→ DOCUMENT PASSAGE:
* * * * * * * * *
But ARS PRO VITA go further, the Holocaust is thematized using a brothel in the Auschwitz extermination camp. One cannot imagine what must have happened in ´Block 24, First Floor´. The line “Love has left me” is an example of the horrors of the Third Reich. Despite the abundance of beautiful sound, ARS PRO VITA are far removed from any feel-good program from the SPOCK'S BEARD brand. ´Peace´ shakes, hurts, affects, for example when ´Drone´ tells about the everyday life of a drone pilot, for whom modern warfare hardly differs from a game with a controller and a joystick.
One can best compare it with VAN DER GRAAF GENERATOR, or the Italians AREA. In another place, PINK FLOYD or GENTLE GIANT come into play. In addition, a little early GENESIS, vocally you can often hear a certain closeness to the young Peter Gabriel, and modern serious music. In a few places, ARS PRO VITA get to the point too late, there a few lengths creep in. These are the places where the listener may be distracted but shouldn't be. But overall this album is a more appropriate preoccupation with the subject of war than I feel with SABATON. Precisely because the focus here is on horror and not any heroism. I always see tanks in Tiananmen Square, not on stage.
The final track in this form is not just a final gag, but leaves the listener pensive.”
Progressive Rock Fanatics
sTEPHEN CONRAD
"Like Precious Gems Strewn Upon a Brute Battle-Ground"
* * * * * * * * *
→ EXCERPTED RECORDS:
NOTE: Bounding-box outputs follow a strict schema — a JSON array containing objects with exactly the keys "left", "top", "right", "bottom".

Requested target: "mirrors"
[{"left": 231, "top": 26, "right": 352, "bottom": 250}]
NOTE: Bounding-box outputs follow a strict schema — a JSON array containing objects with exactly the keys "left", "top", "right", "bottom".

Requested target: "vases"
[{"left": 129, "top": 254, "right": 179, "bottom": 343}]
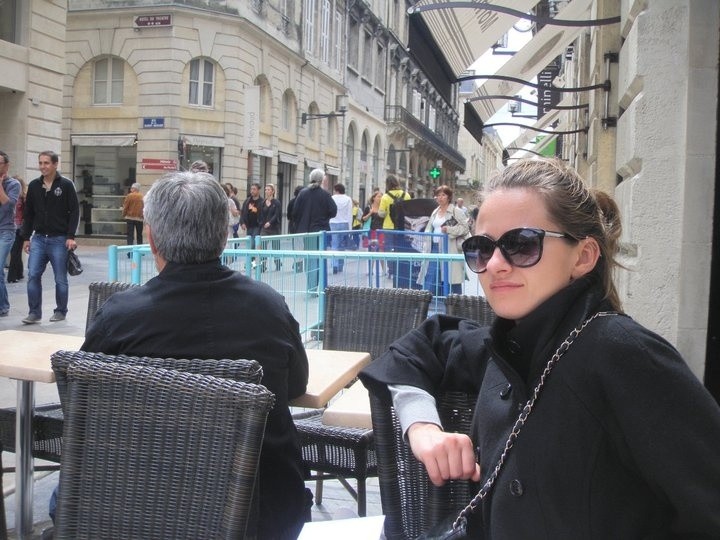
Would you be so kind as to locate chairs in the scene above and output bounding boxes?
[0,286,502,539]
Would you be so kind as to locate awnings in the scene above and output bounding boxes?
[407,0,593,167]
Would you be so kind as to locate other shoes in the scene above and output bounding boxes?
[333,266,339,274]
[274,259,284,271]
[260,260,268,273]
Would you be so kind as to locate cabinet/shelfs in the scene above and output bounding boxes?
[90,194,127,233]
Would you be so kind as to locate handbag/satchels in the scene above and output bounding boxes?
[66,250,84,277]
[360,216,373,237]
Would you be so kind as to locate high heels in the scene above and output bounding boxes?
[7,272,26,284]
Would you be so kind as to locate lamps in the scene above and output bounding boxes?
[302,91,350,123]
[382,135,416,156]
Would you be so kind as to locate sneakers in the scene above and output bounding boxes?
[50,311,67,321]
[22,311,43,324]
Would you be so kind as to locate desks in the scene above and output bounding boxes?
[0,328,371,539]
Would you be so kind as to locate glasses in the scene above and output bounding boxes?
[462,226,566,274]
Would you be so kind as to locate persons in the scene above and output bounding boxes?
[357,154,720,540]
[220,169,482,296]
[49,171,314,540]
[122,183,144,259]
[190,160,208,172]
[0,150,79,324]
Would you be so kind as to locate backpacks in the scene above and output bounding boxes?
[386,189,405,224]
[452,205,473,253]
* * * * * * * * *
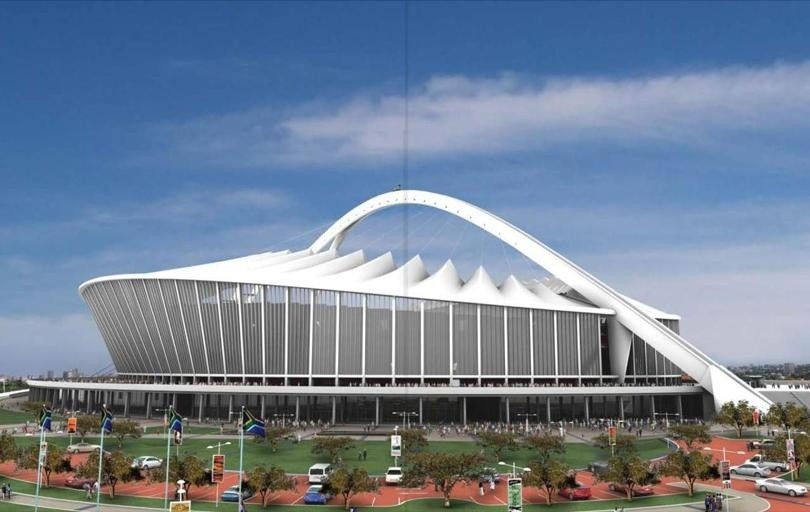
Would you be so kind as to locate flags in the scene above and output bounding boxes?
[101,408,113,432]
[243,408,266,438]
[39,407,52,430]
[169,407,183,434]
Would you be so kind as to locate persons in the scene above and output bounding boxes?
* * * * * * * * *
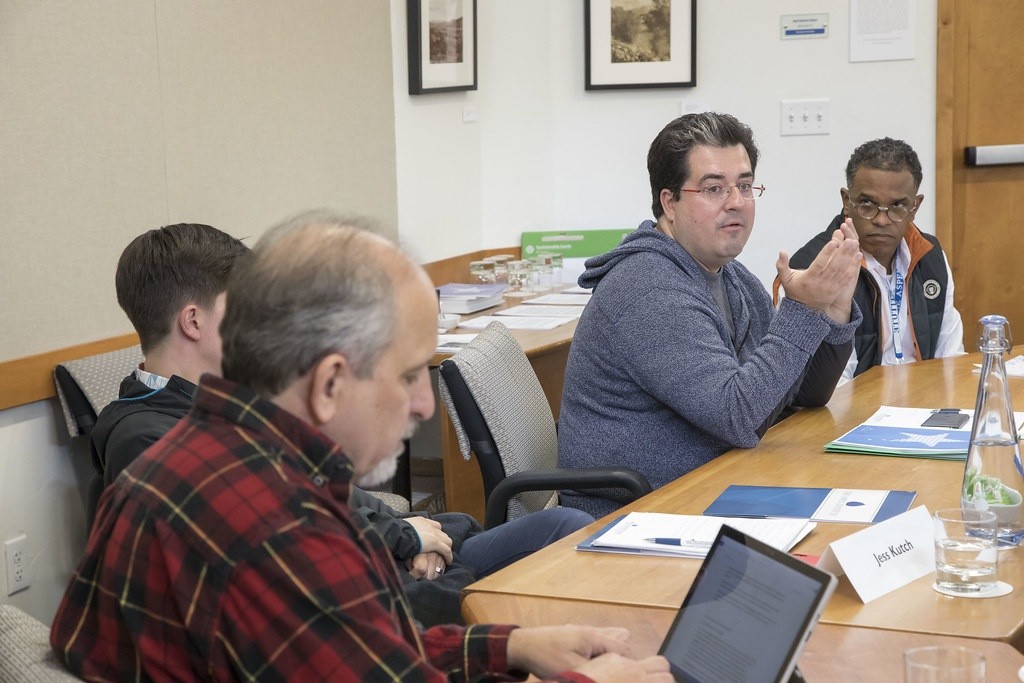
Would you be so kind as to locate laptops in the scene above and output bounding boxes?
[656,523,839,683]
* * * * * * * * *
→ WHAT TO PRODUCE: Reproduce the part of the album review that begins at the words "One can best" and stops after "not on stage.", substituting "suffering" for "horror".

→ PROBLEM SOLUTION:
One can best compare it with VAN DER GRAAF GENERATOR, or the Italians AREA. In another place, PINK FLOYD or GENTLE GIANT come into play. In addition, a little early GENESIS, vocally you can often hear a certain closeness to the young Peter Gabriel, and modern serious music. In a few places, ARS PRO VITA get to the point too late, there a few lengths creep in. These are the places where the listener may be distracted but shouldn't be. But overall this album is a more appropriate preoccupation with the subject of war than I feel with SABATON. Precisely because the focus here is on suffering and not any heroism. I always see tanks in Tiananmen Square, not on stage.